Could you rewrite the items from the line that has "What distance away" through the end of the items, changing "parked car" to "stationary car" and keeping everything else the same?

*** Material supplied ***

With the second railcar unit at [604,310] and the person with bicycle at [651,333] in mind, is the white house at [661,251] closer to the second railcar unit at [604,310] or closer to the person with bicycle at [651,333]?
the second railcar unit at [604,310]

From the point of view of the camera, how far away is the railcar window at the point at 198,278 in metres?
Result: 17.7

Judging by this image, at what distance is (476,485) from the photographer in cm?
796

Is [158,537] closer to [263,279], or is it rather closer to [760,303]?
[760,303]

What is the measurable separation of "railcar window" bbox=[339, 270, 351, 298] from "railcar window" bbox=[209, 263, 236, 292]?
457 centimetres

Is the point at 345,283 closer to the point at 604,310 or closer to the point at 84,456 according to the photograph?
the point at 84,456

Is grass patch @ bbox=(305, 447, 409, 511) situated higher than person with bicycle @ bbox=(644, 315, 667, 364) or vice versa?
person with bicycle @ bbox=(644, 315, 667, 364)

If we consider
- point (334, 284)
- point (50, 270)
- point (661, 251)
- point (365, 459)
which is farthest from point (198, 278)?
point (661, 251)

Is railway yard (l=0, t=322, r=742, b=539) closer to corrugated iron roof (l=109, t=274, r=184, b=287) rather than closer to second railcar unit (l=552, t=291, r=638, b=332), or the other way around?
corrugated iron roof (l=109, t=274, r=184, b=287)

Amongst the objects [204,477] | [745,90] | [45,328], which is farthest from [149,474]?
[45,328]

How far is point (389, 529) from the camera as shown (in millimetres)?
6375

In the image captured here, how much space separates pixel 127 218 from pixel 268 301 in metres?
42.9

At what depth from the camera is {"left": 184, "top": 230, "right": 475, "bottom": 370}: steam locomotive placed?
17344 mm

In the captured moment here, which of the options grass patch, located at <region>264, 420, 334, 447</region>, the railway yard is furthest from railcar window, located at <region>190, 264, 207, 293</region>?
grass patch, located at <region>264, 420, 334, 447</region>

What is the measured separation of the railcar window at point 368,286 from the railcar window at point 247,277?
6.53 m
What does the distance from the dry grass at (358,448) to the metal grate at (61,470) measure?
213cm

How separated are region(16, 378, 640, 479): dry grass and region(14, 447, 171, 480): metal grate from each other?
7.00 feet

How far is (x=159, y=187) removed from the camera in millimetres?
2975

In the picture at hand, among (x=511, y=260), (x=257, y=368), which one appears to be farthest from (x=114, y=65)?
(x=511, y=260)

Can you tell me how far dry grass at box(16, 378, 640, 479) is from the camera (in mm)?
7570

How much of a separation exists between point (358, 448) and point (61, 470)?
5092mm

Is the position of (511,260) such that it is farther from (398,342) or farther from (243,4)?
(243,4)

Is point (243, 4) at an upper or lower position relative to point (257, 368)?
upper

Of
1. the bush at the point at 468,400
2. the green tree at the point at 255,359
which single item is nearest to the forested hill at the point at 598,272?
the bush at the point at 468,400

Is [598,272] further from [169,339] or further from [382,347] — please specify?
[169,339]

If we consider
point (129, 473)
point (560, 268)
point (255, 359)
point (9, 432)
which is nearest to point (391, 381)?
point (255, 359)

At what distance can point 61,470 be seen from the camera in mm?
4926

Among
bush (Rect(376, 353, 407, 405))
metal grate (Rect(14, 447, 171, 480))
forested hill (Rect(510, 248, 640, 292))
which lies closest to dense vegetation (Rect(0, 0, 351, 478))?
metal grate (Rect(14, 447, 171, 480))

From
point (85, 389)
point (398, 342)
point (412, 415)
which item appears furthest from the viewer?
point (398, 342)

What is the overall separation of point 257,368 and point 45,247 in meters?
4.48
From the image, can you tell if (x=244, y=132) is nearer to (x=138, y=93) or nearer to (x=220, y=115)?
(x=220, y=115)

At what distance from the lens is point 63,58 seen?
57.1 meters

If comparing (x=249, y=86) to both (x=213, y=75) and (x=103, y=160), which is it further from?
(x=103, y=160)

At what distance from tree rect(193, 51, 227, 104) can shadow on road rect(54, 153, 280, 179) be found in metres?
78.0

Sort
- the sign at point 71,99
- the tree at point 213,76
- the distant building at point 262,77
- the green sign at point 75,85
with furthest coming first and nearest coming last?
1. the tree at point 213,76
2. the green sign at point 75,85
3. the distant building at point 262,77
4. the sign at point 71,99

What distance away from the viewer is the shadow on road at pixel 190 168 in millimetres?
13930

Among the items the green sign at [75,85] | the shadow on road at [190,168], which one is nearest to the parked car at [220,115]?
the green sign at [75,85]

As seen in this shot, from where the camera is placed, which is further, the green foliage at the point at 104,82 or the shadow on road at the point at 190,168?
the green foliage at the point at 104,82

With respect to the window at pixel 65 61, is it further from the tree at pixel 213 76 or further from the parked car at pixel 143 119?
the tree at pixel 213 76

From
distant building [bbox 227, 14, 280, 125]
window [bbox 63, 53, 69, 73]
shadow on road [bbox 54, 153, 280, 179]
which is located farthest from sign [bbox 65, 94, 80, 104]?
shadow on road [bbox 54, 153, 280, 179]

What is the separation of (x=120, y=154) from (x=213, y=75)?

***

§ Correct output
What distance away from the viewer is the shadow on road at pixel 190 168 in millimetres?
13930

Among the items the green sign at [75,85] | the shadow on road at [190,168], which one is nearest to the stationary car at [220,115]?
the green sign at [75,85]

As seen in this shot, from where the camera is placed, which is further, the green foliage at the point at 104,82 or the shadow on road at the point at 190,168?
the green foliage at the point at 104,82

With respect to the window at pixel 65 61, is it further from the tree at pixel 213 76 or further from the stationary car at pixel 143 119?
the tree at pixel 213 76

From
distant building [bbox 227, 14, 280, 125]
window [bbox 63, 53, 69, 73]
shadow on road [bbox 54, 153, 280, 179]
which is located farthest from sign [bbox 65, 94, 80, 104]?
shadow on road [bbox 54, 153, 280, 179]

What is the separation of (x=120, y=154) from (x=213, y=75)?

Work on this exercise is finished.